DOCUMENT PASSAGE:
* Begin *

And so, for centuries, most people were agriculturalists. They lived from the fruits of the land and the produce of their livestock. Later, some of them also became artisans who produced things. If you were dedicated and sensible in your work, you could have a good life. Something of this is interpreted by the preacher in Ecclesiastes: I saw that there is nothing better than that a man should rejoice in his own works, for that is his portion. (Ecclesiastes 3:22).
Working circumstances change
As society has changed throughout the ages, work and working circumstances have changed drastically. Most people are no longer their own boss. They are absorbed in an economic system where they receive remuneration, if they are lucky enough to have a job.
However, millions of people around the world do not have the security of a fixed job and a regular income. What is more, as the economy declines further, more and more people lose their jobs. They land in a great crisis.
Losing your job puts you in a great predicament. It is nothing less than a traumatic event! What will you live for now? How will you fulfil your obligations? What about your house, your car, the responsibilities of your family?
The emotional impact of this can hardly be overestimated. All kinds of emotions manifest: anger, disappointment, shame and powerlessness, anxiety and frustration, uncertainty and dejection (depression). You easily feel worthless and your self-confidence disappears.
It is important to remember the following:
- You are still the same person, valuable in the eyes of the Lord. He still promises to look after you: I will never leave you or abandon you (Hebrews 13:5).
- It is very unlikely that you lost the job for not working hard enough. Therefore, do not take it personally. Do not be ashamed of your situation.
- Although you are not in control of what happened to you, you are in full control of how you react to it. Now is the time when you should really stand firm in faith and trust in the Lord.
- Beware of losing your temper and accusing others. Do not run down your former employer or become embittered. Leave it to the Lord. Do not regard yourself as a victim.
- Do open your heart to your family and explain to them that your circumstances will be different for now. You might have to stop certain things temporarily, such as extra sports or music lessons. You may also have to adapt your lifestyle in other ways.
- If you feel depressed, do not hesitate to seek help from your reverend, a counselor or psychologist.
Looking for a job is a job
It is crucial that you cannot surrender to the television, crossword puzzles or other distractions now. Your job now is to look for a job. Just like you used to go to work for the day, it is now your task for the day to look for new work.
However, besides looking for work, you should also set other goals for yourself – exercise, working in the garden and other hobbies. You have a chance to catch up with maintenance in and around the house. Set the garage and storage room in order, if necessary. Drive away the rubbish. Eat and live healthy. Stay positive and keep busy.

* End *

DATASET CONTENT:
* Begin *

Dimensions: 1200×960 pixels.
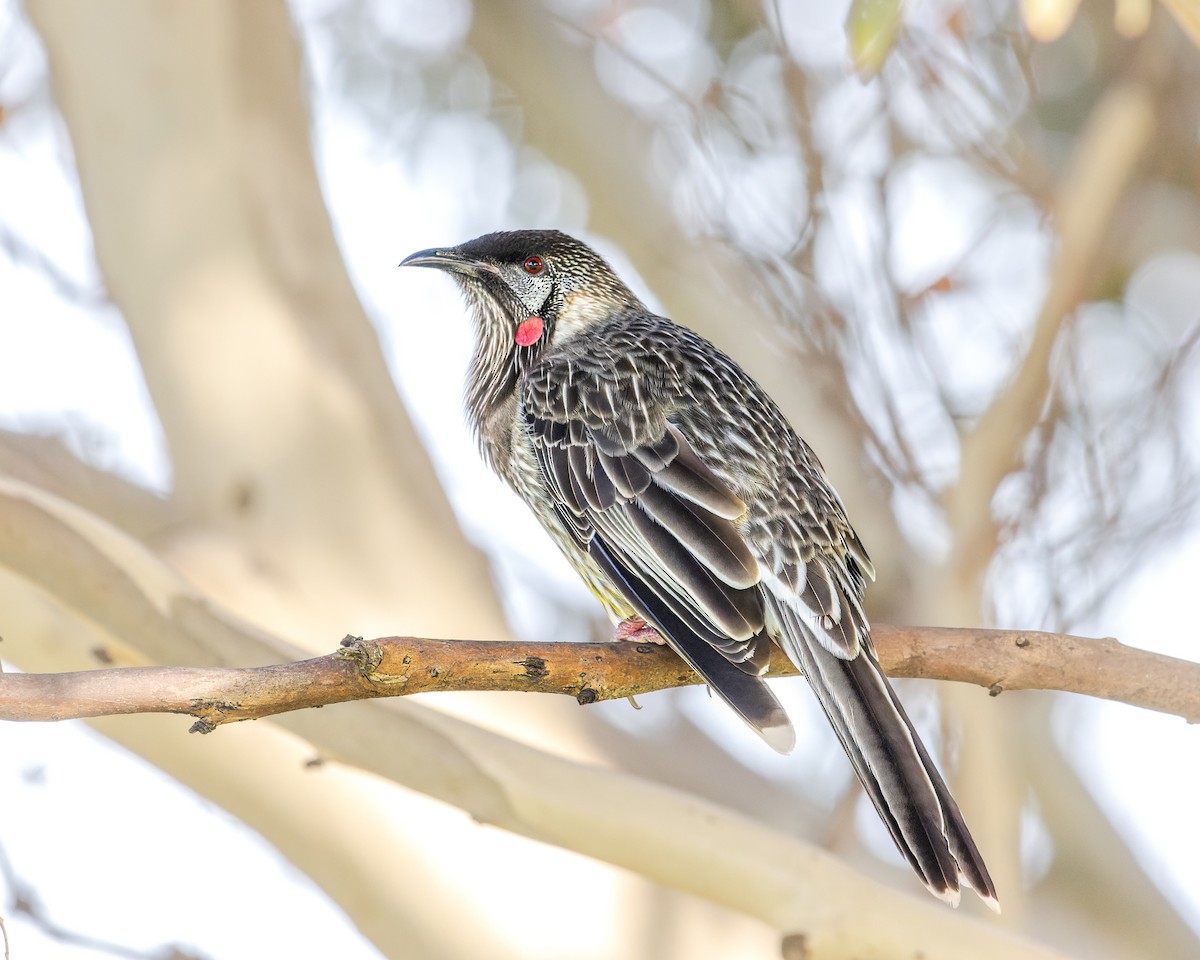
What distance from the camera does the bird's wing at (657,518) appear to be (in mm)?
3354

* End *

EXERCISE TASKS:
- 1) In the passage about losing a job, rewrite the paragraph beginning "However, besides looking for work" as a short bulleted list that keeps its main points.
- 2) Carry the passage about losing a job forward with the next part, picking up after its last sentence.

RESPONSES BY TASK:
- 1)
- Besides looking for work, set other goals: exercise, gardening and other hobbies.
- Catch up on maintenance in and around the house.
- Put the garage and storage room in order if needed.
- Take away the rubbish.
- Eat and live healthily.
- Stay positive and keep busy.

- 2)
As soon as you lose your work, you have to make sure what your financial position will be in future. Perhaps there is an unemployment benefit that should come your way. Draw up your budget based on the finances you have available. Know exactly where each month’s income is going. Immediately reconsider all your expenses and cancel any luxury items.
What is the will of God?
If you view your retrenchment as no coincidence, but something that is part of God’s plan for your life, you will see it differently. Then you will reflect on the big question of God’s will for your life once more. Perhaps he wants to send you on a whole new route. Maybe God is creating a new opportunity from my crisis – I just have to discover it.
Of course, this is an important consideration in every person’s life. Should I continue with the exact same work in the same place all my life, or does God want to use me in a new place now? (Read Bob Buford: Half-time).
Practical to-do list
Practically speaking, it would be good to take care of the following:
- See to it that you have a complete CV that is compiled with care and fully reflects your training, competency and experience.
- Make sure that you have good testimonials from people who know you well or are willing to serve as referrals.
- How about completing further training in this time, shaping up your skills and learning new things?
- If you are able, you can now develop that second career that has been in the back of your mind all this time.
- Still be realistic when applying for a new job. Accept any reasonable work that does provide you with an income so long. You can look for a better position that suits you more as time progresses.
- Make good use of the internet when looking for new work.
- Recruitment agencies can be a great help.
- Study the advertisements that appear in the paper every day. Something surprising may show up. If they offer to train you for the job, you should consider it.
- Use all your personal contacts, even from your last job. Someone may just know about a job somewhere that can help you until you find the position you really want.
Stories of hope
Stories abound about other people who would not accept defeat. Antoinette was retrenched from the news industry at 48 and is still looking for fixed employment. In the meantime, however, she has focused on her hobby and is now making a decent income from photography. Jake was a theatre manager at 54 when the position was abolished. He followed up on all his contacts and is now well underway on a freelance basis. In this way, he is earning even more money than when he was working, although he would have preferred the stability of a fixed income and a thirteenth cheque. People with accounting or computer skills can earn a good income from freelance work in this way.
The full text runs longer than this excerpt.